In this exercise, print only the lines from the line with "我国中小企业会计内部控制存在问题及解决措施-10874字.doc 第10页" to the last line of the data below, inclusive. Any pictures should be left out.

(Data Opens)

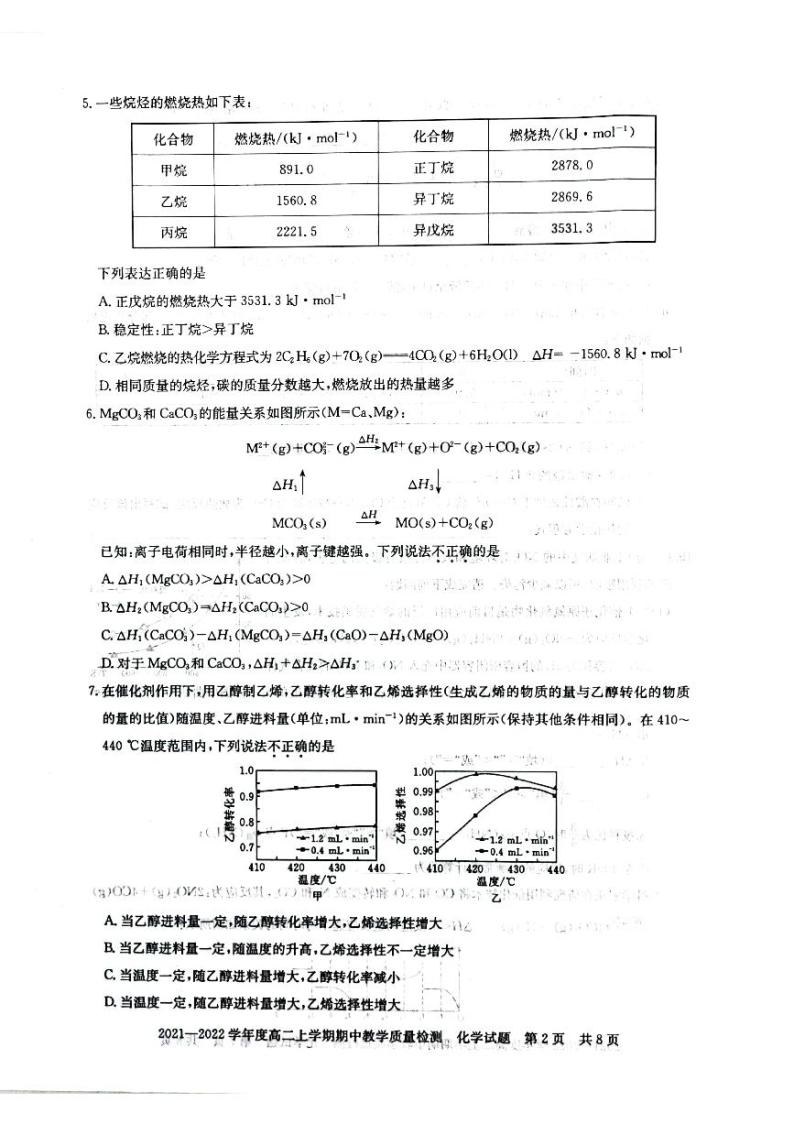 河南省信阳市2021-2022学年高二上学期化学期中测试卷PDF版含解析02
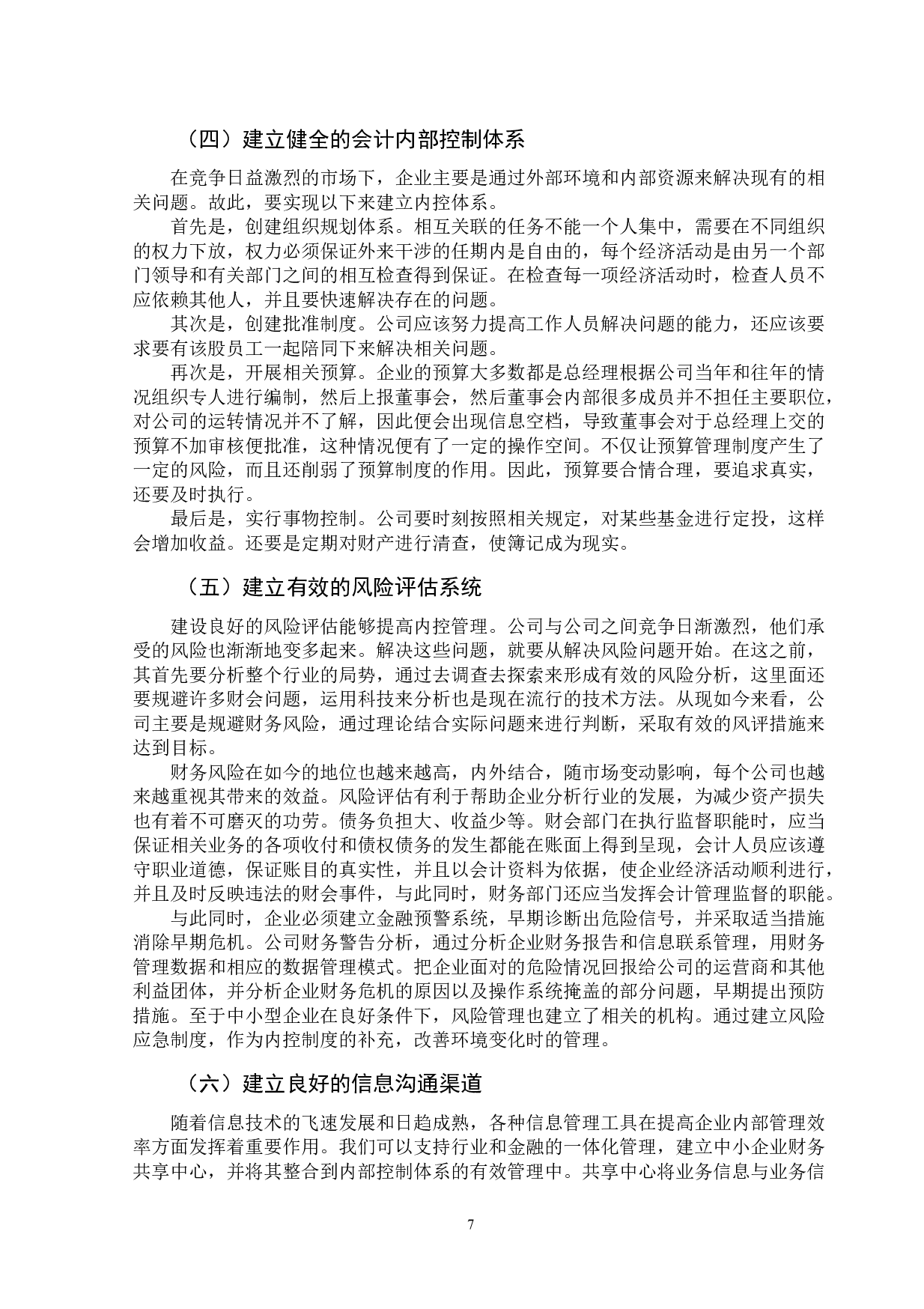 我国中小企业会计内部控制存在问题及解决措施-10874字.doc 第10页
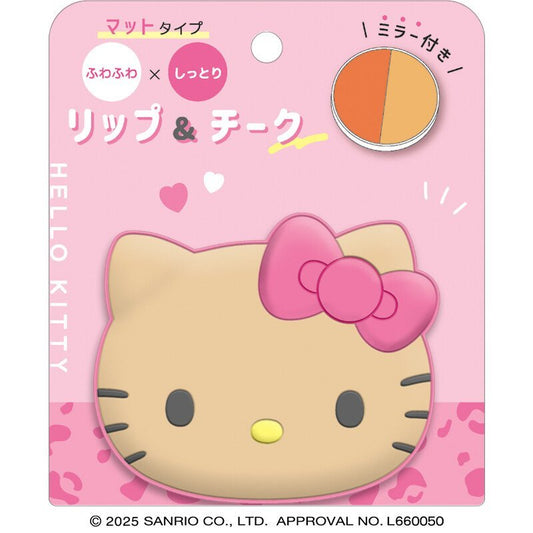 [SUN TAN] "Hello Kitty Lip & Cheek" Makeup Set - Rosey’s Kawaii Shop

(Data Closes)

Response to this exercise:
 我国中小企业会计内部控制存在问题及解决措施-10874字.doc 第10页
 [SUN TAN] "Hello Kitty Lip & Cheek" Makeup Set - Rosey’s Kawaii Shop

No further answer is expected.